Mask.Column0.StartToken =
#
# Mask.ColumnN.InputDataLength
#
# Specifies the input data length required for the sequential tokens
# i.e. when TokenFormat is SEQUENTIAL_TOKEN
# For SEQUENTIAL_TOKEN format either Mask.ColumnN.StartToken or Mask.ColumnN.InputDataLength should be specified
# Incase both are specified, Mask.ColumnN.StartToken will be selected
Mask.Column0.InputDataLength =
Below is a sample of the Tokenization Configuration section of masking.properties
file (for DB-to-DB tokenization):
#Masking Configuration for DB-to-DB
#
#SourceTable.<TableName1>=[column1,format,luhnCheck,startToken,inputDataLength]:
#[column2,format,luhnCheck,startToken,inputDataLength]......
#[columnN,format,luhnCheck,startToken,inputDataLength]
# ..........
# ..........
#SourceTable.<TableNameN>=[column1,format,luhnCheck,startToken,inputDataLength]:
#[column2,format,luhnCheck,startToken,inputDataLength]......
#[columnN,format,luhnCheck,startToken,inputDataLength]
#
#For SEQUENTIAL_TOKEN format either startToken or inputDataLength should be
# specified. In case both are specified, startToken will be used.

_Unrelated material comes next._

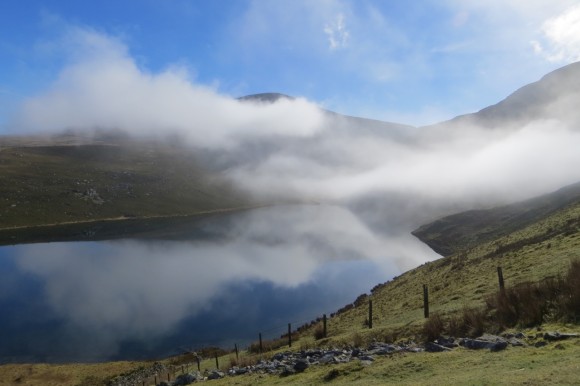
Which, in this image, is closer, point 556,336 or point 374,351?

# inputDataLength specifies the input data length required for the
# sequential tokens.
#
############################################
Note: If any table specified here has parent-child foreign key relationship, then data of all the
associated tables (apart from the tables menionted in this parameter) will get copied to the
destination database tables.
SourceTable.<customer>=[CC_NUMBER,LAST_FOUR_TOKEN,true]:[EMAIL_ID,EMAIL_ADDRESS_ TOKEN,false]
# NonMaskingTables
# [optional]
# Specifies the list of tables which are not to be masked. The table names are
# comma spearated.
NonMaskingTables=Table4
Decryption Configuration Overview
For tokenization of encrypted text, the Decryption Configuration section in migration.properties
file needs to be configured as mentioned below:
###############################
# Decryption Configuration
# Decryptor.Column0.Key
# Decryptor.Column0.Algorithm
# Decryptor.Column0.Encoding
# ...
# Decryptor.ColumnN.Key
# Decryptor.ColumnN.Algorithm
# Decryptor.ColumnN.Encoding
###############################
#
# Decryptor.ColumnN.Key
#
# Specifies key name for a column to be decrypted. If a column does not need to
# be decrypted, do not specify this parameter. If this parameter is specified,
# all other decryption parameters for the same column must also be specified.
#
Decryptor.Column0.Key = token_key
#
# Decryptor.ColumnN.Algorithm
#
# Specifies decryption algorithm for a column to be decrypted. If a column
# does not need to be decrypted, do not specify this parameter. If this
# parameter is specified, all other decryption parameters for the same column
# must also be specified.
#
# Valid values
# AES/CBC/PKCS5Padding
#
Decryptor.Column0.Algorithm = AES/CBC/PKCS5Padding
#
# Decryptor.ColumnN.Encoding
#
# Specifies encoding for a column to be decrypted. If a column does not need to
# be decrypted, do not specify this parameter. If this parameter is specified,
# all other decryption parameters for the same column must also be specified.
#
# Valid values
# Base16
# Base64
#
Decryptor.Column0.Encoding = Base16
Note
If the above mentioned parameters are not being used, they must be left blank.